Jason Haar wrote:
Elvar wrote:
Yes, Squid comes with it's own NTLM AUTH mechanism but it does not
support the --require-membership option which allows me to force
users to be a part of a specific "internet access" group. That's why
I'm using winbindd.
This isn't the trusted domain issue that showed up about a month ago
is it? i.e do you have trusted domains where their domain controllers
are some distance away over a WAN link?
You don't mention it explicitly, but I'm guessing you're using NTLM
proxy authentication? As such it means Squid (and winbind for that
matter) cannot cache any of the authentication requests - they all
must go through to the backend domain controllers.

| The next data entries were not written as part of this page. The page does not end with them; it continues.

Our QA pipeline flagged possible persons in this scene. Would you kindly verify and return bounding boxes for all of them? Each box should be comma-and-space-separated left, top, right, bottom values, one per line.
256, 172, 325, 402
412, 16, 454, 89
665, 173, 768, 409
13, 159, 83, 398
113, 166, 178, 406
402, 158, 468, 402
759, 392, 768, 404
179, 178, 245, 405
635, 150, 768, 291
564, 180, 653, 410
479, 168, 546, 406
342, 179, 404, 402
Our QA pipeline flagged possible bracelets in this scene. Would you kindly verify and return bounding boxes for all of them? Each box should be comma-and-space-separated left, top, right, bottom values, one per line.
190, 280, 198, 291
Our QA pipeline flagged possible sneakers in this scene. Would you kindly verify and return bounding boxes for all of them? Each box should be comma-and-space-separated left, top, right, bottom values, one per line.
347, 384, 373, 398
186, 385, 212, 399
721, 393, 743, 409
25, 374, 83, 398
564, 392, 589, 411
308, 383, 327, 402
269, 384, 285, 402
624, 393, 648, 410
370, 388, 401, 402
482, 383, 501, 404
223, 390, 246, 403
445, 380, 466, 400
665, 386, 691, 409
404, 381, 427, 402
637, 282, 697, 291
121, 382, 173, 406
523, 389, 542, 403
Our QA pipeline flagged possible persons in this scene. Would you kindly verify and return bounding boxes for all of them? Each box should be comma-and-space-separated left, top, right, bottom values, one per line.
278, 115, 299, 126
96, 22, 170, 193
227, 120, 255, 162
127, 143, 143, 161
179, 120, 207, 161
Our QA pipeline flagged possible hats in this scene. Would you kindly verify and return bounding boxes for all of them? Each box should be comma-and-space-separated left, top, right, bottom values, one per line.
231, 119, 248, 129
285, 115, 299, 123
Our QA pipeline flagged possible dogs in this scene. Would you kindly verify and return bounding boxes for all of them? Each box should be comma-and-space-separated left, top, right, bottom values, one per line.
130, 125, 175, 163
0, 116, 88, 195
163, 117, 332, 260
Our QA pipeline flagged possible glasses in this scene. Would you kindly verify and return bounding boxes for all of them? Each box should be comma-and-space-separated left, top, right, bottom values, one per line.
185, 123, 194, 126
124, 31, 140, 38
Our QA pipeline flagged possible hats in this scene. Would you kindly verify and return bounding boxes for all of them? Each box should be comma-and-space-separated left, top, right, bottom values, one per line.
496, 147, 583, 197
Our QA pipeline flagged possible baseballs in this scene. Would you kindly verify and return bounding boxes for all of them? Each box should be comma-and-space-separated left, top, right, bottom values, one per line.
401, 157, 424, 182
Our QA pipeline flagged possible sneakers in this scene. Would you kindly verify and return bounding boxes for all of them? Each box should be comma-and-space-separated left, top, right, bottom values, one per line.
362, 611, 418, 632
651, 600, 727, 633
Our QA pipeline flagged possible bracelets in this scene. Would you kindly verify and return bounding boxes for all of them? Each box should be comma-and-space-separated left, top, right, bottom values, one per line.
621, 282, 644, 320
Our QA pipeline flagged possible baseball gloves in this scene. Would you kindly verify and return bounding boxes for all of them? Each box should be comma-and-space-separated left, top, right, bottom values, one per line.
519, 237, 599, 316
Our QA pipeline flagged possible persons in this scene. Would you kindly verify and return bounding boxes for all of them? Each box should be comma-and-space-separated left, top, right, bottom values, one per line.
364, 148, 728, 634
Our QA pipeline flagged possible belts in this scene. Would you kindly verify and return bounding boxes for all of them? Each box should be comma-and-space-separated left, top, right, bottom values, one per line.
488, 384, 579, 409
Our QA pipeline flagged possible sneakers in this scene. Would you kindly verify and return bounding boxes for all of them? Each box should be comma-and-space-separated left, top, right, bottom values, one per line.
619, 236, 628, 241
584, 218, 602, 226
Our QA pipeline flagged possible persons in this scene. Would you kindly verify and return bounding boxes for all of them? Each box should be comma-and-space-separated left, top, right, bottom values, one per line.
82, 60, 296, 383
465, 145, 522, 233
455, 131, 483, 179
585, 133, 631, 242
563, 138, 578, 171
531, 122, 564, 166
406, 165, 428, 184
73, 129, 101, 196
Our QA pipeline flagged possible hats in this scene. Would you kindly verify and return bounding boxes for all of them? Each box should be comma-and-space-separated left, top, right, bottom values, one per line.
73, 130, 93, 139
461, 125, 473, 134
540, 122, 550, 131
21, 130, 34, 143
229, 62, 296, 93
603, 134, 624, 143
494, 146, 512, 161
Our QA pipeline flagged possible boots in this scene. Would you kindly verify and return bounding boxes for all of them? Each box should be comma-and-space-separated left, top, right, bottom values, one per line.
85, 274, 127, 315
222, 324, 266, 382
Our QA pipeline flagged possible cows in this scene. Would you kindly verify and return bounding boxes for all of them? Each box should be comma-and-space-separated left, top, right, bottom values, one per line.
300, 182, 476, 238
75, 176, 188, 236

And if they are
remote (ie high latency compared with LAN-connected DCs), Squid and
winbind will spend more and more resources tracking outstanding
authentication requests. e.g. a single Web page may contain 10+ images
- that's 11 auth attempts - and with NTLM that means 33 HTTP
transactions - for one Web page! If you have just a handful of users
from remote domains, they will swallow a disproportionate amount of
your authentication resources. There's a bit of HTTP/1.1 Keepalive
reuse that speeds things up - but effectively it's a cow.
If you can stomach the lack of encryption, go back to Basic proxy
authentication - squid can cache the hell out of that! I bet you'll
find all your problems disappear.
I meant to respond to this a long time ago and I'm sorry for the delay.
Yes, I'm using NTLM to authenticate the users to Active Directory
requiring specific group membership. If the users don't belong to group
"Internet Access" they are denied out. I can stomach the lack of
encryption, but with basic proxy auth can they still authenticate to AD?